It started Monday with the painful decision to have our beloved old cat B.C. put to sleep. He'd had a very long, very loved life, and this was the kindest ending, but it was still very difficult and sad. He passed while I held him, and I brought him home and put him to rest under a new lilac bush. I think I'll be looking for him out of the corner of my eye for a long time. All of us are upset about losing him, but the kids asked me to take pictures of him with them on his last day, so we have some good final memories of Bad Cat (who was really the best cat in the whole world).
Me and my Bad Cat, my old friend.
The middle of the week was busy with work-related stuff (NY state math testing) and kid related stuff (fitness class, counseling, horseback riding, and soccer). It was good to be busy, and we've had some nice weather (SUN!). I squeezed in some gardening chores around the other running, and I'm looking forward to some more garden stuff this weekend. I even managed to walk on the high school track while the Princess had soccer practice. I think I've found a good way to get some exercise for the next couple months.
The end of the week finds me tired, and a bit cranky. I'm just emotionally tired of typical teen/tween stuff - the smart-ass remarks, the snarky comebacks, the lack of common sense, and the MESS. I've been trying hard to bite my tongue and keep my own remarks kind, with mixed success.
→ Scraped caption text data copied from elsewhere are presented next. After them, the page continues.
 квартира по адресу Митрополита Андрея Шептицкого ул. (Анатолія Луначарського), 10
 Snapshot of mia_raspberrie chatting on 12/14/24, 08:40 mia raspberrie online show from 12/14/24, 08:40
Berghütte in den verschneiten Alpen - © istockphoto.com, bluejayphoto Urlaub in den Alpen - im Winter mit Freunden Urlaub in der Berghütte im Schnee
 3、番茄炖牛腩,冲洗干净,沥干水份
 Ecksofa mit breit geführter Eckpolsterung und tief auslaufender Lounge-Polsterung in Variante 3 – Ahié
Earlier this week I just wanted to clunk my kids' heads together.
Another big change this week, though, was finally finding out how long this long-term sub job will actually last. The teacher's return was in doubt even a week ago, but I finally got confirmation that my last day in this classroom will be next Wednesday. I'm glad the regular teacher is feeling well enough to return. I'm equal parts relieved and sad over the end of this chapter in my professional life. It's been a good experience working so closely with the school psychologists and other teachers, and I really grew to love the students. And, since I applied for a permanent full-time position here last week, I'm waiting and hoping for good news on that front. I would like to put down roots here, for however long a season the Lord allows. My co-workers have been encouraging to me about applying, and I even had one of the custodial staff ask me if I'd seen the job posting. It's good to feel wanted.
Safety Guy is making me absolutely nuts about purchasing a new (used) minivan soon. Here's my FB post from a couple days ago to a group for parents of kids with Aspergers:
Okay, mild rant here. My son is making us absolutely stark raving bonkers with his perseveration on the topic of cars. Specifically, on our decision to replace one of our cars with a newer used car. Oh. My. Goodness. He has been going on and on for WEEKS (no, MONTHS) about getting a car. One of his long-time favorite topics has been cars. Matchbox cars, Hot Wheels cars, minivans, crash tests, automobile safety in general, automobile history, classic muscle cars, antique cars of all kinds, Top Gear, movie car crashes, CARS. He's 14 1/2 and totally car crazy. Now that we're going to replace one old car with another oldish car, he's in high gear, literally. CarFax reports, used car ads, Consumer Reports, online auto information of all kinds, Car and Driver magazine, and commenting on just about every car he sees as we drive (including which cars would be best for teen drivers, hint hint hint). Which wouldn't be so bad if he didn't have to TELL us every detail, at length, multiple times a day. I just had to tell him to GO TO BED before I lost my cool. He's harmless, and I'm glad his aspie obsession isn't something icky or embarrassing or socially inappropriate. However, I'm about to lose my mind if I have to talk about cars any more, with anyone, or listen to any more car facts. I'm ready to buy the first car I look at just to get him to STOP TALKING TO ME ABOUT CARS. But I know that won't stop him for very long.
I'm working on my attitude and gratitude. Lord, help me, it's been so difficult lately, and I feel like my "filters" have slipped quite a bit. I'm going to take four work days off after this job ends, then go back to day by day subbing. I must be nuts, but I've also decided to do a garage sale later in May. Maybe cleaning out the house will help me "clean out" my attitude and priorities. At the very least, I'll feel good about lightening our possessions.